30 Jan 2012

Kenapa Kaleb Kristen ??


Pertengahan 80-an, pertamakali kami sekeluarga  menginjakkan kaki di Kota Jakarta. Seingat saya waktu itu ‘toleransi’ masih merupakan pelajaran WAJIB disekolah, juga di lingkungan tinggal saya. Maka jika terjadi perselisihan dalam pertemanan anak-anak, ketika saya dihina dengan kata “gereja” maka adalah lumrah ketika saya membalas “mesjid” (demikianlah lagu berantemnya anak-anak jaman dulu :P, hehehe).  Ketika dikatakan “pendeta t*i”, kemudian tidak ada kesalahan berarti juga  jika saya mejawab “kyai juga t*i”. Dan demikianlah selanjutnya, dari mengata-ngatai fisik bangunan, orang ketiga yang sebenarnya tidak ada hubungan dengan perkelahian kita (seperti si pendeta dan kyai itu) tapi demikianlah kami – anak-anak usia 7-10 tahun- tahun 1980-an bertengkar. Sering kemudian memaksa menarik benang merah ke unsur SARA.

_KUMPULAN DATA_
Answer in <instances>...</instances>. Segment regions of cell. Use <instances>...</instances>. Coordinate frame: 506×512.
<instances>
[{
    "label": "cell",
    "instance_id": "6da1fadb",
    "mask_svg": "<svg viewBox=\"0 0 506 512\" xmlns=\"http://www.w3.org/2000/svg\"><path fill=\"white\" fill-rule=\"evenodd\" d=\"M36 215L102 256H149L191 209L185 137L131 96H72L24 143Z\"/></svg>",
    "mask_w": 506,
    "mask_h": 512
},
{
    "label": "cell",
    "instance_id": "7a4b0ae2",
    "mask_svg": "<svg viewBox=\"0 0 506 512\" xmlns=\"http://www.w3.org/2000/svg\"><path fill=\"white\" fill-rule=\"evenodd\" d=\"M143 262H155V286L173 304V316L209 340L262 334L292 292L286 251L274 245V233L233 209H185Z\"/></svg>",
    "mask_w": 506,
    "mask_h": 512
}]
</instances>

_TUGAS YANG DIKERJAKAN_
[1] Ringkas tulisan tentang masa kecil di Jakarta itu dalam dua kalimat.
[2] Nyatakan semua baris dalam kumpulan data di atas sebagai daftar bernomor, tanpa menyertakan baris kosong.

_HASIL_
[1] Pada pertengahan 80-an, keluarga penulis pertama kali tiba di Jakarta, saat toleransi masih menjadi pelajaran wajib di sekolah dan di lingkungan tempat tinggal. Anak-anak usia 7–10 tahun kala itu bertengkar dengan saling mengejek gereja dan mesjid, juga pendeta dan kyai yang sebenarnya tak ada hubungannya dengan perkelahian mereka, dan sering menyeret pertengkaran ke unsur SARA.

[2]
1. Answer in <instances>...</instances>. Segment regions of cell. Use <instances>...</instances>. Coordinate frame: 506×512.
2. <instances>
3. [{
4.     "label": "cell",
5.     "instance_id": "6da1fadb",
6.     "mask_svg": "<svg viewBox=\"0 0 506 512\" xmlns=\"http://www.w3.org/2000/svg\"><path fill=\"white\" fill-rule=\"evenodd\" d=\"M36 215L102 256H149L191 209L185 137L131 96H72L24 143Z\"/></svg>",
7.     "mask_w": 506,
8.     "mask_h": 512
9. },
10. {
11.     "label": "cell",
12.     "instance_id": "7a4b0ae2",
13.     "mask_svg": "<svg viewBox=\"0 0 506 512\" xmlns=\"http://www.w3.org/2000/svg\"><path fill=\"white\" fill-rule=\"evenodd\" d=\"M143 262H155V286L173 304V316L209 340L262 334L292 292L286 251L274 245V233L233 209H185Z\"/></svg>",
14.     "mask_w": 506,
15.     "mask_h": 512
16. }]
17. </instances>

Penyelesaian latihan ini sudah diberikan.